Nichts unversucht lassen
In der Entschließung werden die Behörden der Mitgliedstaaten aufgefordert, gründliche Untersuchungen aller in den Pandora-Papieren enthüllten Verfehlungen einzuleiten, die in ihren Zuständigkeitsbereich fallen. Dazu zählen auch Prüfungen aller genannten Personen. Die Kommission solle die Enthüllungen daraufhin überprüfen, ob weitere Rechtsvorschriften vorgeschlagen werden sollten und ob rechtliche Schritte gegen einige Mitgliedstaaten gerechtfertigt sind. Außerdem solle die Europäische Staatsanwaltschaft prüfen, ob es aufgrund der Enthüllungen Sonderermittlungen geben sollte.
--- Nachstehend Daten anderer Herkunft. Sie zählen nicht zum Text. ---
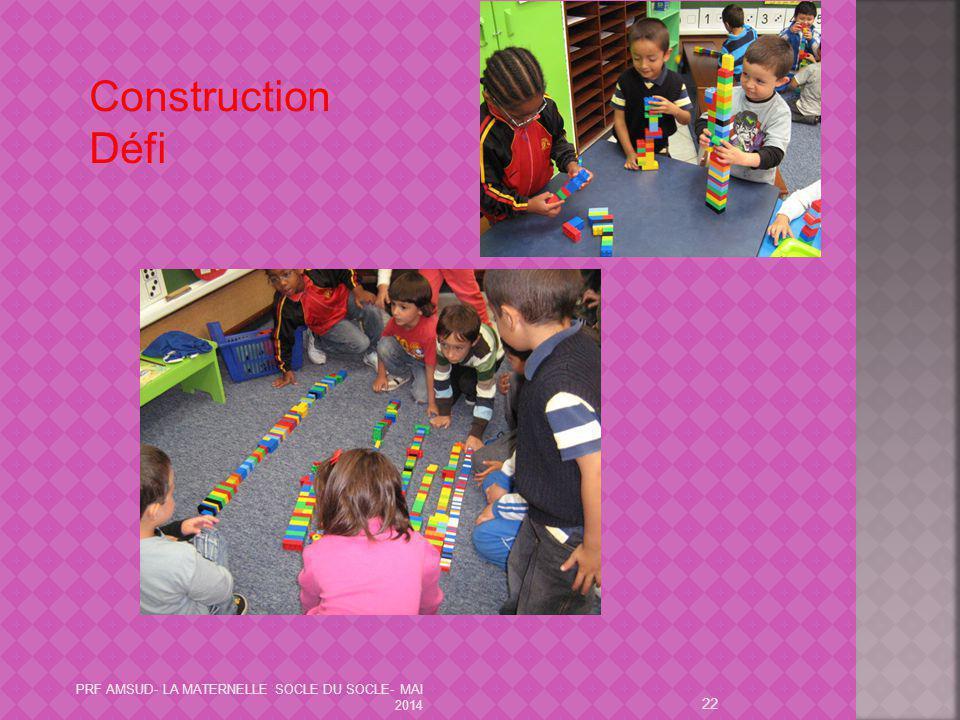 Construction Défi PRF AMSUD- LA MATERNELLE SOCLE DU SOCLE- MAI 2014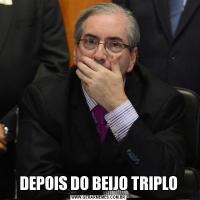 DEPOIS DO BEIJO TRIPLO
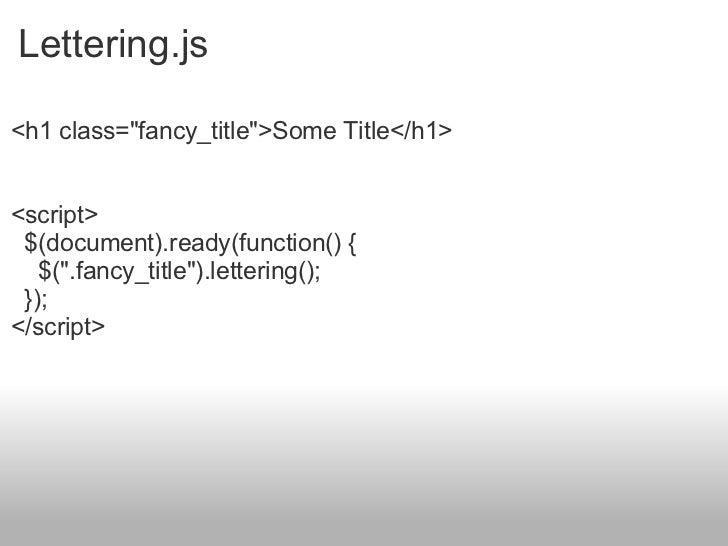 Lettering.js <h1 class=&quot;fancy_title&quot;>Some Title</h1> <script>   $(document).ready(function() {    $(&quot;.fa...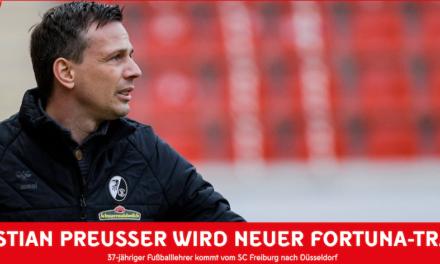 Christian Preußer wird neuer Fortuna-Trainer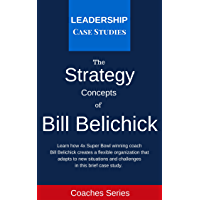 Strategy Concepts of Bill Belichick: A Leadership Case Study of the New England Patriots Head Coach (English Edition)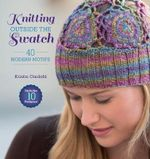 Knitting Outside the Swatch : 40 Modern Motifs - Kristin Omdahl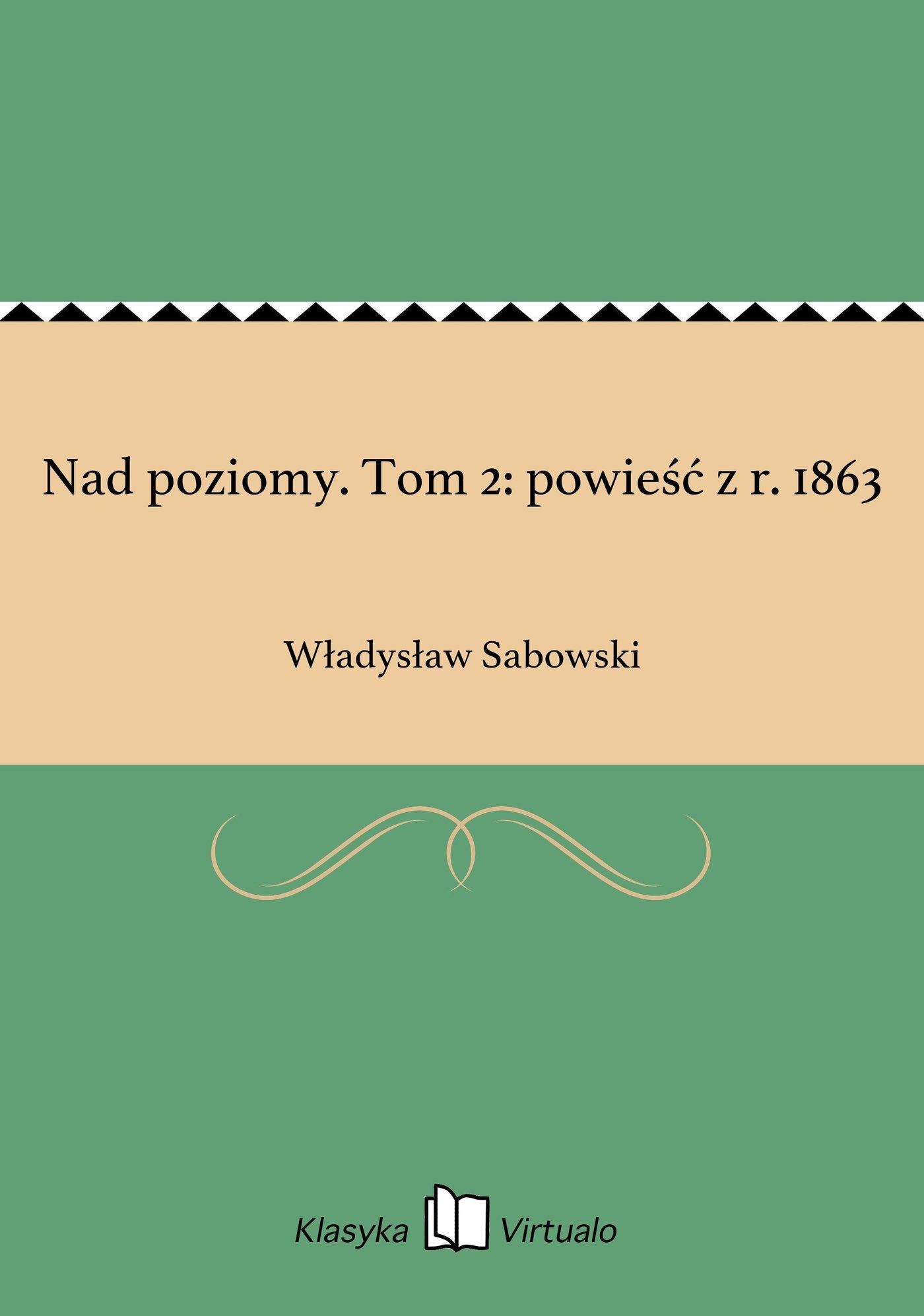 Nad poziomy. Tom 2: powieść z r. 1863 - Ebook (Książka EPUB) do pobrania w formacie EPUB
Heftige Kritik äußerten die Abgeordneten insbesondere an dem tschechischen Ministerpräsidenten Andrej Babiš, dem Präsidenten Zyperns, Nicos Anastasiades, dem niederländischen Finanzminister Wopke Hoekstra, den ehemaligen britischen Premier Tony Blair und dem ehemaligen maltesischen Minister und Mitglied der Kommission, John Dalli. Sie alle werden in den Pandora-Papieren namentlich genannt. Ilham Alijew, der Präsident von Aserbaidschan, und Milo Đukanović, der Präsident von Montenegro, werden in der Entschließung ebenfalls direkt kritisiert.
Mehr Informationen über wirtschaftliche Eigentümer und Umsetzung der vereinbarten Regeln
Das Parlament fordert von den Mitgliedstaaten und der Kommission, mehr dafür zu tun, dass die wirtschaftlichen Eigentümer, d. h. diejenigen, die letztlich von einer Briefkastenfirma profitieren, ermittelt werden. Auch beim Austausch von Informationen über diese Personen gebe es noch Verbesserungsbedarf. Viele Mitgliedstaaten hinkten bei der Umsetzung der geltenden Vorschriften zur Bekämpfung von Geldwäsche und Steuervermeidung hinterher. Die Kommission solle diese Nachzügler im Auge behalten. Sie solle außerdem Vorschriften für Staatsbürgerschaftserwerb und Wohnsitzregelungen vorlegen und bewerten, wie wirksam sich politisch exponierte Personen ermitteln und verstärkte Sorgfaltspflichten anwenden lassen.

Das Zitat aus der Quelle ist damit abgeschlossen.